Greedy vs Beam Search vs Sampling: dimension-by-dimension comparison
DimensionGreedy DecodingBeam SearchSampling (temperature, top-p, top-k)
DeterminismDeterministicDeterministic (fixed k)Stochastic
Cost1× per tokenk× per token1× per token
DiversityNoneLowTunable
Repetition riskHighMediumLow with top-p / top-k
Best taskExtraction, classificationTranslation, summarizationChat, creative writing
Default in practiceRare (except deterministic tests)Uncommon in LLMsStandard for chat

Key differences

  • 1Greedy is deterministic; sampling is stochastic; beam is deterministic but multi-hypothesis
  • 2Beam search is expensive (k× compute) and produces bland output on open-ended tasks
  • 3Temperature scales probability mass; top-p and top-k truncate the tail
  • 4Modern chat almost always uses sampling with temperature ~0.7 and top-p ~0.9
  • 5Greedy is beam search with k=1

In the interview

What they're really testing
Whether you know beam search is not the default for chat and why sampling with top-p is.
Say this
Greedy always picks the argmax; it's deterministic and cheap but repetitive. Beam search tracks k partial hypotheses and picks the best-scoring one; it helps closed-ended tasks like translation but produces bland output on open-ended chat. Sampling draws from the model's distribution, usually with temperature and top-p / top-k to trim the tail, and it's the default for chat because it balances quality with diversity.
Traps to sidestep
  • Recommending beam search for open-ended chat
  • Confusing temperature with top-p (they compose but do different things)
  • Ignoring that greedy is deterministic and useful for evaluation reproducibility

How to choose

If output is deterministic and short (extraction, classification)Greedy Decoding
If closed-ended with a single best answer (MT)Beam Search
If open-ended chat or creative generationSampling (temperature, top-p, top-k)
If you need reproducible evaluationsGreedy Decoding

Short and deterministic → greedy. Closed-ended → beam. Chat or creative → sampling.

Common misconceptions

Myth: Beam search always produces better outputs.

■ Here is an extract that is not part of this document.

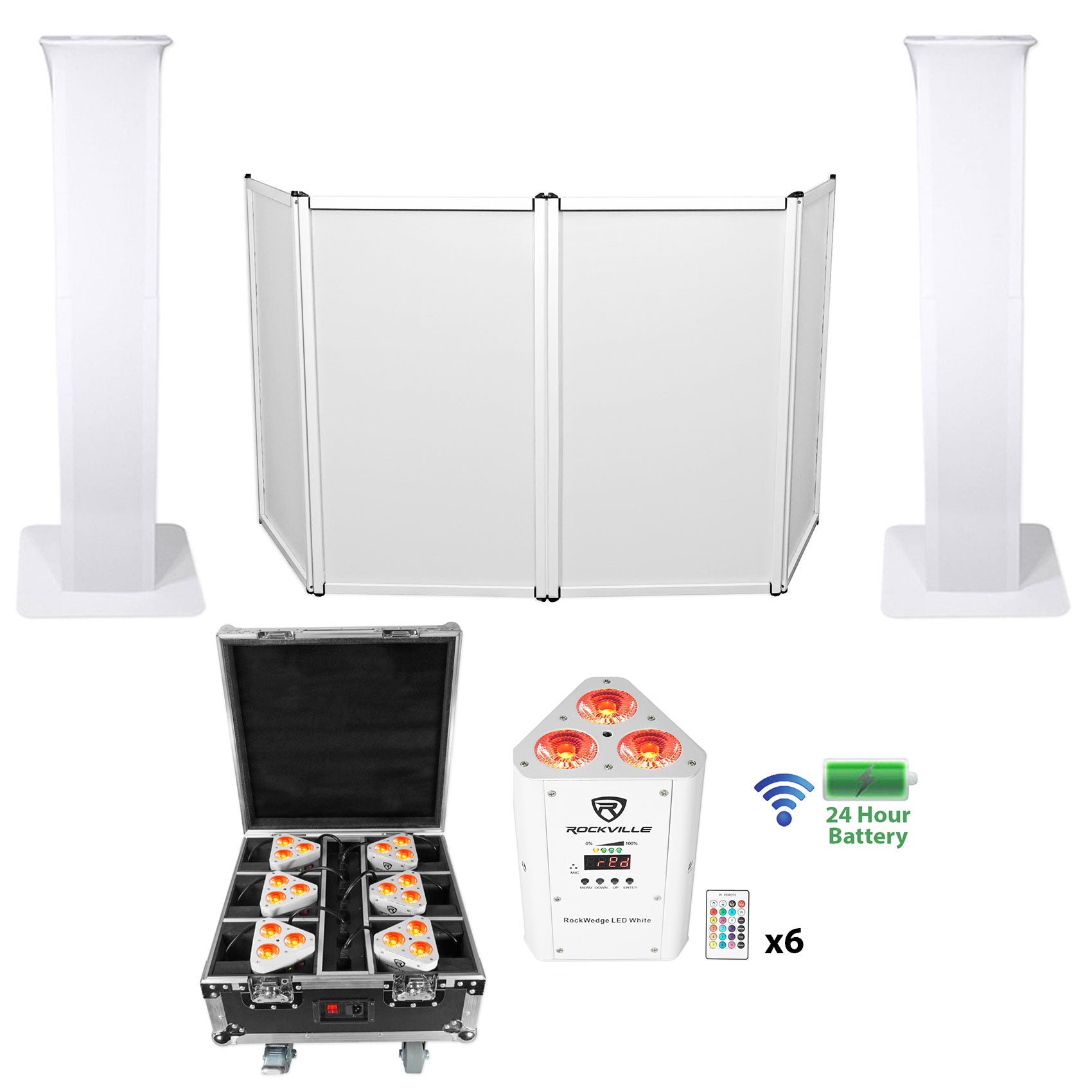 RFAAW DJ Facade + Totems + 6 Wireless Lights Bundle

Reality: For open-ended generation it often produces shorter, blander text because higher log-prob is not the same as better output.

Myth: Temperature 0 is the same as greedy.

Reality: In practice yes at the sampling boundary, but numerical issues at temperature ~0 can differ from a true argmax; APIs that expose greedy explicitly are safer for reproducibility.

Memory aid

Greedy: always the top choice. Beam: keep k parallel drafts. Sampling: roll dice weighted by the model.

Can you combine them?

You can chain: sample the first N tokens for diversity then switch to greedy; or use beam sampling variants like nucleus-constrained beam search. Contrastive decoding blends greedy with an anti-model to reduce repetition.